So there: An embarrassment of good fortune and happiness of the most contemptable kind. I can’t blame anybody for anything.
Nevertheless, I offer thoughts on bullying from a sufferer’s perspective.
In my hometown in the 1960s and 70s, parents, lawyers, and the police, took little interest in kids’ bloody noses and cut lips. Teachers broke up fights and sent brawlers to detention or to the principal’s office. Nobody got suspended. Adults assumed kids would fight. We met all expectations.
(I was in third grade during the 1968 presidential election. At recess, we boys held tag-team wrestling matches between Wallace and Nixon supporters. The Humphreys couldn’t field a team. No punching allowed until somebody threw one.)

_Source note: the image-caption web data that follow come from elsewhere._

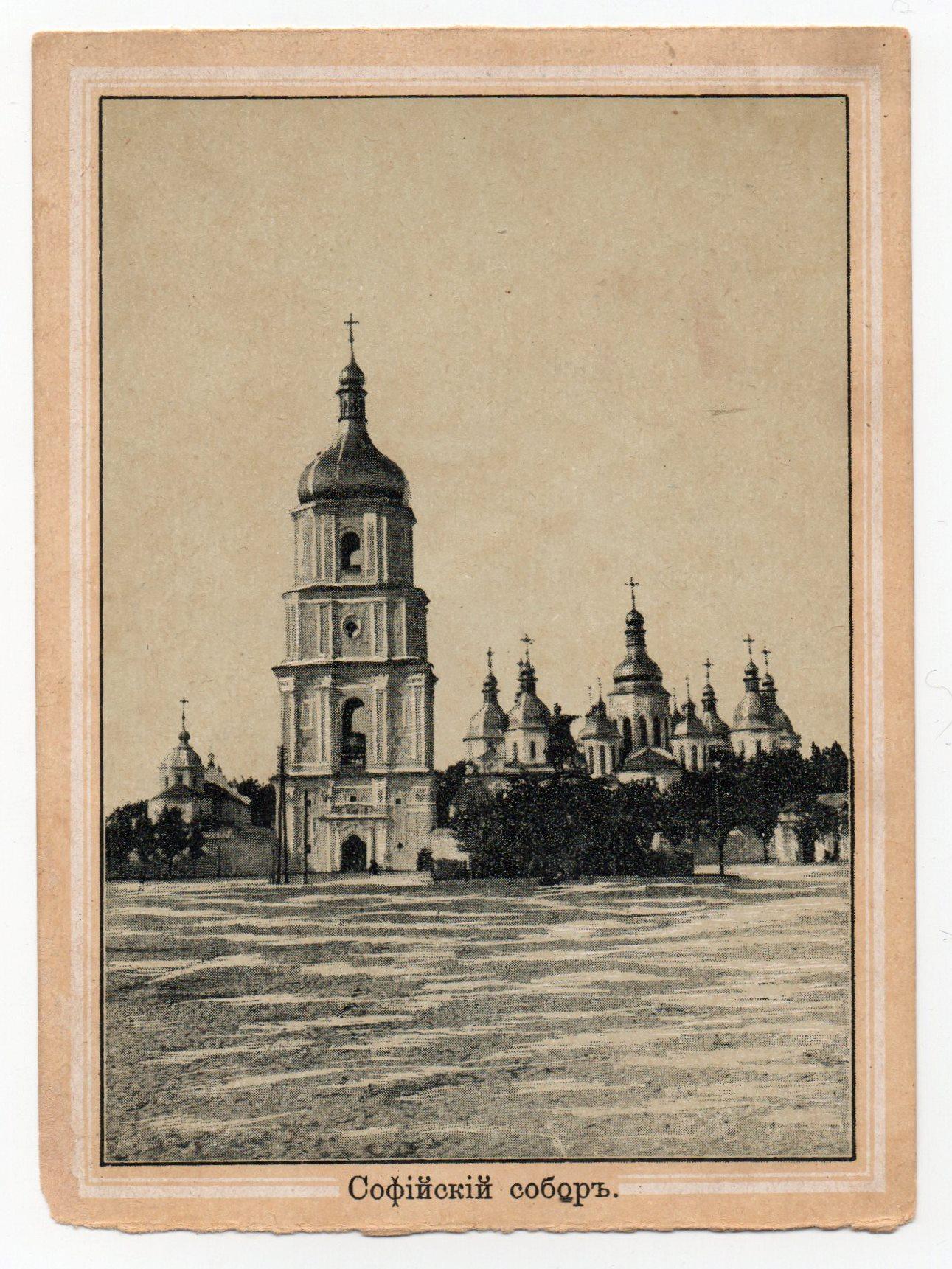 """Поштова листівка з альбому """"Виды Кіева"""". """"Софійскій соборъ"""""""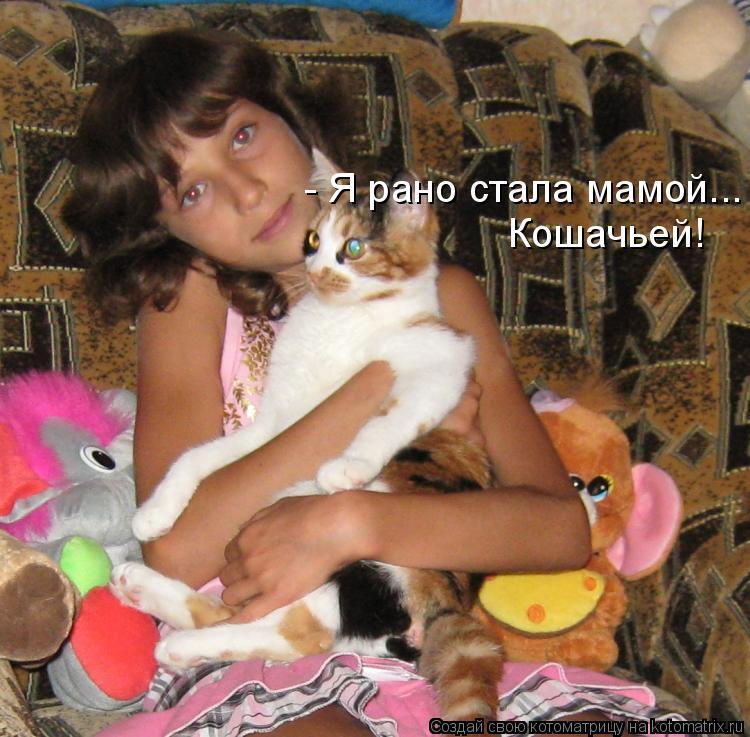 Котоматрица: - Я рано стала мамой... Кошачьей!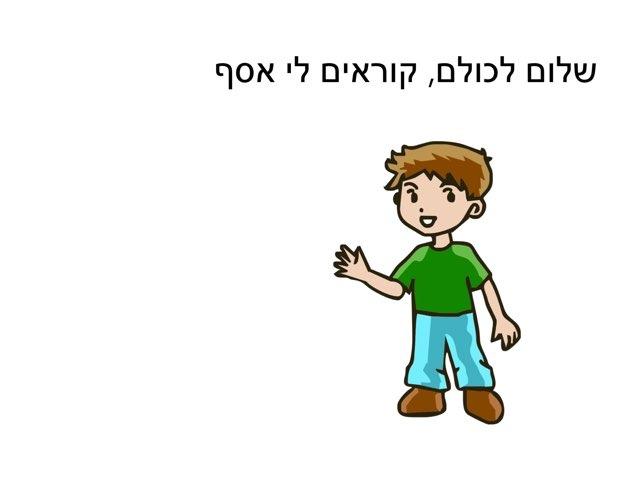 הסיפור של אסף by ניבין אלבאש
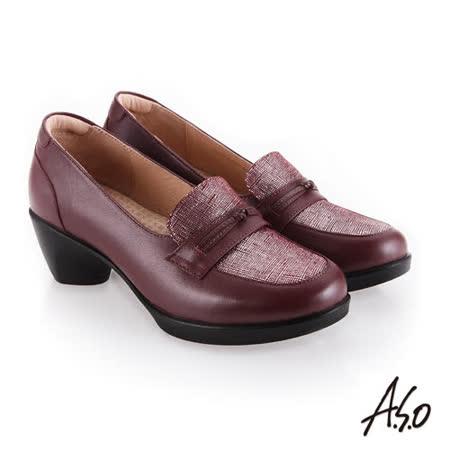 A.S.O阿瘦 紓壓氣墊金箔皮料休閒鞋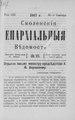 1917. Смоленские епархиальные ведомости. № 21.pdf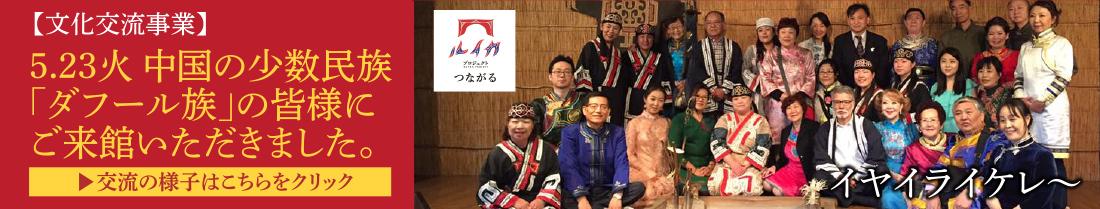 【文化交流事業】5.23火 中国の少数民族「ダフール族」の皆様にご来館いただきました。交流の様子はこちらをクリック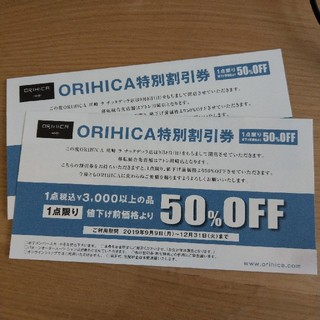 オリヒカ(ORIHICA)のORIHICA 特別割引券(50%off)(ショッピング)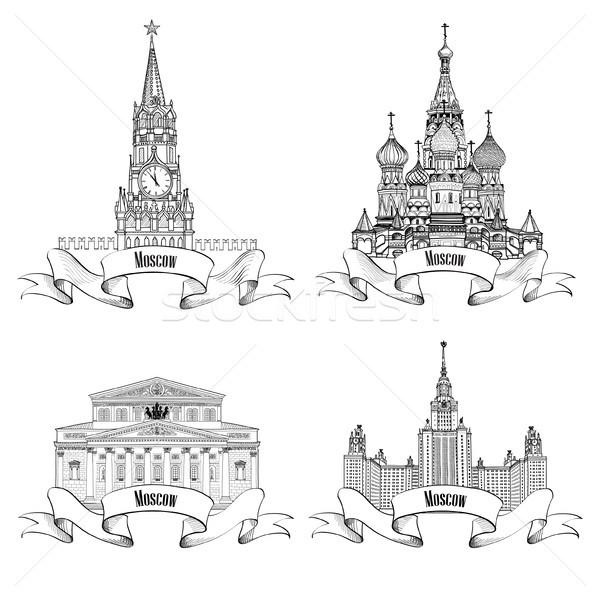 Moscou ville étiquette théâtre tour Photo stock © Terriana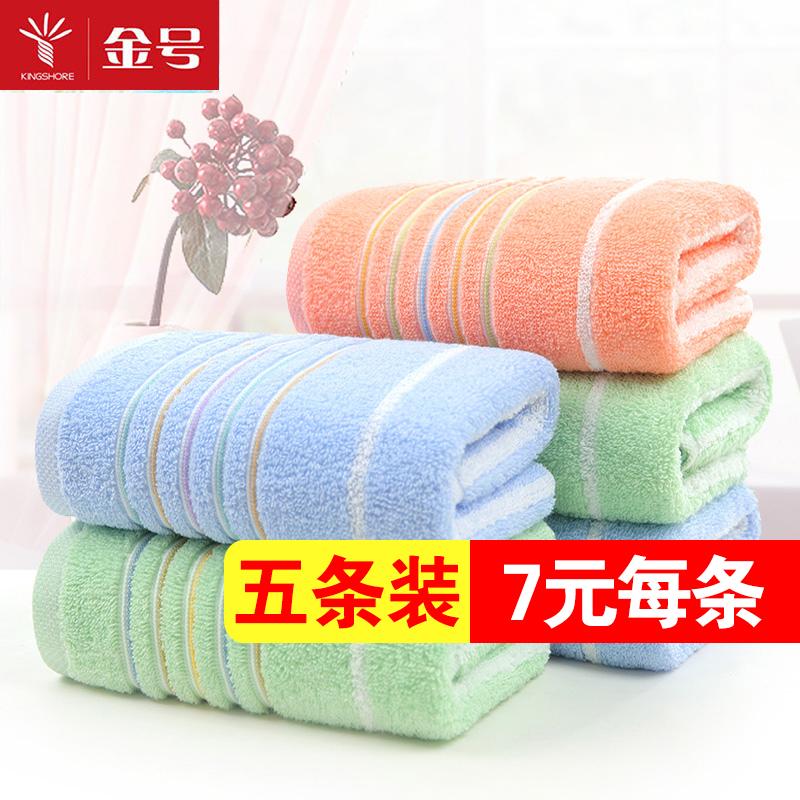 金号全棉毛巾5条装 柔软吸水家庭适用 特惠装纯棉五条装亲肤不刺激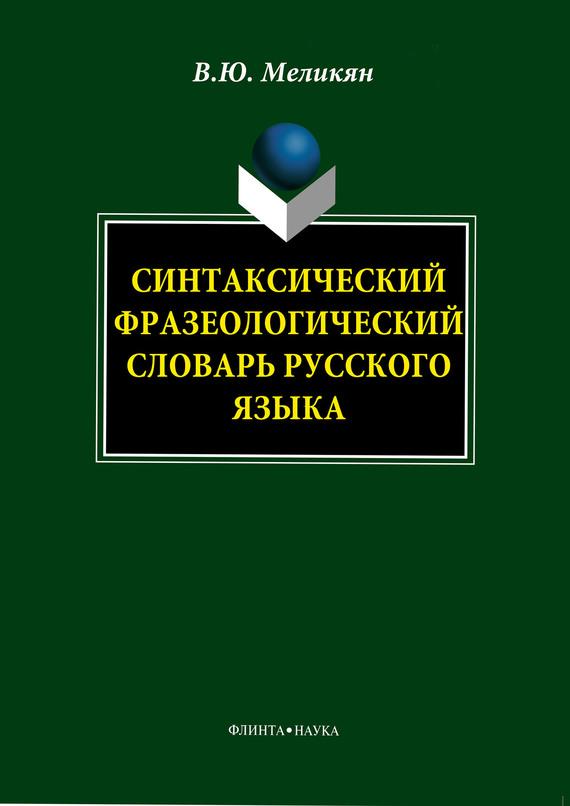Синтаксический фразеологический словарь русского языка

Early on, I learned to avoid certain older boys, especially when they had an audience. A solitary kid with whom you might pitch baseball would, a few days later in the company of friends, turn into a sneering menace. “You gettin’ smart? I’ll bust your goddamn nose.” Yet there was little danger of actual violence. Intimidation was the point. One adjusted bicycle routes to avoid these terrors.
The more assertive poor white kids formed a class called “hoods.” The boys were athletic and played baseball and football until they got into trouble for smoking or insolence. Hood girls seemed clannish, irascible, defiant, and uninterested in the social concerns of middle class kids. By high school, many already struggled with adult burdens, openly indulged adult vices, and tried to keep older boyfriends out of jail and on the job. We jocks admired some of them from a distance.
I got along with hoods my age. I found the boys friendly, rowdy, inclined to make fun of themselves. You’d see them straddling rusty bikes at middle school football games and, a few years later, in rumbling heaps in the parking lot. At basketball games they hung around the gym entrance, a terror for every timid kid who walked up the front steps.
In elementary school, you lived in fear of an older hood announcing that he was “after you.” A hood classmate would give you the bad news, solemnly, as if warning you for your own good. “Man, I don’t know what you done, but T____ aims to whup your ass. I just thought I’d better tell you.”
In nearly every case, the reason was some variation of “He thinks he’s hot shit.” Or maybe you got smart with somebody’s little brother.
The hoods, including the one who was after you, never missed a Friday night football game. If you didn’t go, word would go around that you were chickenshit. Monday morning, your buddy, who’d been waiting all weekend to deliver the news, would say something like “Oh man, T___ was looking for you the other night.” (Damn, I’d hate to be you.)
So, you’d go to the game. T___ would be patrolling with his hoodish claque. The instant you sat down in the bleachers, you began to dread the unavoidable fourth quarter trip to the restroom. Forget the concession stand. Your buddies wouldn’t fetch popcorn for you. “Hell no, I ain’t gettin’ my ass beat.”
The summer after sixth grade, a friend and I, after finishing our Little League game, stood behind the backstop, watching another friend play. A kid named B___, two years older than us, but barely taller, sidled up and said, “What’s this you two been saying about [his girlfriend] J___?” We had no idea what he was talking about.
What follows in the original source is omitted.